Jahrhunderte lang war es guter und bekannter Brauch. Dreimal am Tag, morgens um sechs, mittags um zwölf und abends um sechs wurden die Kirchenglocken geläutet: und keiner regte sich über die sogenannte „Lärmbelästigung“ auf. Es wurde zum „Angelus“ geläutet – dem „Engel des Herrn.“ Die Glocken läuteten durchs ganze Land. Und überall stockte der Alltag. Sogar die Bauern weit draußen auf den Feldern ließen die Arbeit, Arbeit sein und beteten. Sie beteten den „Angelus“, eine Gebetsform aus dem 17. Jahrhundert. Drei „Gegrüßet
seist du Maria“, verbunden mit Versen aus dem Evangelium.
„Verstaubte Tradition“, „nicht mehr zeitgemäß“, „kann ich nichts mit anfangen“, „bringt mir nichts“, „stumpfsinnige Wiederholungen“, mögen manche darüber denken. Die Aussagen dieses alten Gebets treffen allerdings mitten in das Zentrum des christlichen Glaubens. Wir sind mitten im Oktober, im sogenannten Rosenkranzmonat, jenem Monat, der neben dem Monat Mai im Besonderen Maria gewidmet ist. Ein Grund mehr, um Maria wieder einmal stärker hervorzuheben; und wenn ich die Botschaft des Angelusgebetes, die das Mädchen Maria da von Gott gehört hat, direkt auf mich anwende, dann ist sie plötzlich ganz aktuell.
„Der Engel des Herrn bringt eine Botschaft und wir empfangen vom Heiligen Geist“, so heißt es in diesem Gebet, wenn wir es auf uns übertragen.
Was für eine Aussage. Gott schickt mir eine Botschaft, deren Inhalt ich nicht fassen kann.

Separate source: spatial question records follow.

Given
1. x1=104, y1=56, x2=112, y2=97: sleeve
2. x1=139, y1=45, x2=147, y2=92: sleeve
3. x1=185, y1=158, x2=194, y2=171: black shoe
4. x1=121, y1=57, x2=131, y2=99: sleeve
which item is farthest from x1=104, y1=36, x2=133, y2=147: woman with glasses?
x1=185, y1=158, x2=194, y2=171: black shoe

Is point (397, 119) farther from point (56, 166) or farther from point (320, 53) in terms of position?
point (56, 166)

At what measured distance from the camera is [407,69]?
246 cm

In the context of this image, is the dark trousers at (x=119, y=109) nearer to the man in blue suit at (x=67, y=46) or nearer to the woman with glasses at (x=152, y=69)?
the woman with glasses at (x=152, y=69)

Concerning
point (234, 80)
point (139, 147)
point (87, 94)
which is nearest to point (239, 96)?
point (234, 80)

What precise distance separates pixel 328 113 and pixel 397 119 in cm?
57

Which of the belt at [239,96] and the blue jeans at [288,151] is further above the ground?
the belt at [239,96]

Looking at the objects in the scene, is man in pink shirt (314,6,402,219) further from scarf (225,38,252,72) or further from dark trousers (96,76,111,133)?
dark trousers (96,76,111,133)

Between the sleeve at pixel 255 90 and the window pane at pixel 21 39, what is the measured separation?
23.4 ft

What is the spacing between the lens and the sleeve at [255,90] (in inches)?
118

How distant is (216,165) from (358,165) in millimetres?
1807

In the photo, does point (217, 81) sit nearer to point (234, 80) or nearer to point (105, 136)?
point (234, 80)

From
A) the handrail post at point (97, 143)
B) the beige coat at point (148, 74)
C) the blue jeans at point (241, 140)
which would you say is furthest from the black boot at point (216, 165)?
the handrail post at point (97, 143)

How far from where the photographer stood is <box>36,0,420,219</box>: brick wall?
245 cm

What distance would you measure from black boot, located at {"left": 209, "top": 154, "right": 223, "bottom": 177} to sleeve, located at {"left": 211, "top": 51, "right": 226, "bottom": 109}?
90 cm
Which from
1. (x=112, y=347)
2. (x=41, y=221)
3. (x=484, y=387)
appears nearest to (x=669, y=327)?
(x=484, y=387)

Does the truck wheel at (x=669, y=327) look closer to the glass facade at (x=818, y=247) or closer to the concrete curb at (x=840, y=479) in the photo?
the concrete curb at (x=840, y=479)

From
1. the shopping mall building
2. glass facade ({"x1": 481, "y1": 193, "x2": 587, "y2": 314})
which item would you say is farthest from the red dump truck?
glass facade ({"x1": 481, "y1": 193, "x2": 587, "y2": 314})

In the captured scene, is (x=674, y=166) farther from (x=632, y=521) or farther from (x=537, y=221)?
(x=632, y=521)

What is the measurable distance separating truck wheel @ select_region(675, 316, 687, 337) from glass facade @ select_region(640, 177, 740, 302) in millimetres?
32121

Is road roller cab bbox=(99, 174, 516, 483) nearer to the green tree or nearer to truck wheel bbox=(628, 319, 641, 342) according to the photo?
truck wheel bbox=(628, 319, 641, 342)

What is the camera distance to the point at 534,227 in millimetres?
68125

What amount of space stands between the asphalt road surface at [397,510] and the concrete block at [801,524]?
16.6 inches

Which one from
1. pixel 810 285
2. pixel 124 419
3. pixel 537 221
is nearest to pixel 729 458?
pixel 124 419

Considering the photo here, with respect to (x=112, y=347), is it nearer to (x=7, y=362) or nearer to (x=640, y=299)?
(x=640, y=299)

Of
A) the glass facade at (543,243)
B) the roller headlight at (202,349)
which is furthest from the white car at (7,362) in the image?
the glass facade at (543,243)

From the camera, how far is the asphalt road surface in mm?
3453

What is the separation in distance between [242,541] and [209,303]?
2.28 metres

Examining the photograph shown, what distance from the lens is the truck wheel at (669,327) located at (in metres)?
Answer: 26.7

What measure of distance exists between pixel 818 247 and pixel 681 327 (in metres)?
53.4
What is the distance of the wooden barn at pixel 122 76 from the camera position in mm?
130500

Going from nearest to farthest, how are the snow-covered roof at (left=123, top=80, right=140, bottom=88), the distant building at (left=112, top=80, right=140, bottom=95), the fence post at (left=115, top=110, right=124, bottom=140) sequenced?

Ich kann sie „empfangen“, aber ich muss damit im wahrsten Sinne des Wortes
„schwanger gehen“, ich muss darüber nachdenken und „brüten“ und sie dann in die Welt bringen. Dabei muss mir klar sein, dass Gott immer in indirekter Weise zu mir spricht. Oft in unauffälligen, alltäglichen Kleinigkeiten, in Zufällen, die ich erst später als wichtig erkenne. Ich brauche also ein ganz offenes inneres Ohr, muss hellwach sein, auch gegenüber meinen Mitmenschen. Dann kann ich hören, was Gott hier und heute von mir will. Dem Mädchen Maria ist das wohl so ergangen. Sie stand im Dialog mit Gott. Und sie antwortete ihm: „Mir geschehe nach deinem Wort.“ Übersetzt heißt das: „Ich bin ganz für dich da. Ich ordne mich deinem Willen unter, und ich werde tun, was du von mir verlangst.“ Auch das ist für aufgeschlossene Ohren unverständlich, ungeheuerlich, frauenfeindlich, typisch katholisch, eben! Wer will sich heute schon freiwillig unterordnen und seine Freiheiten beschneiden lassen? Aber Vorsicht! Vielleicht ist das Gegenteil der Fall. Wer heute betet, der wird das nicht als Freiheits-beraubung ansehen. Der schenkt sich eine Auszeit zum Abschalten, zum Hören, zum in sich hineinhorchen, um frei zu sein für sich und für Gott.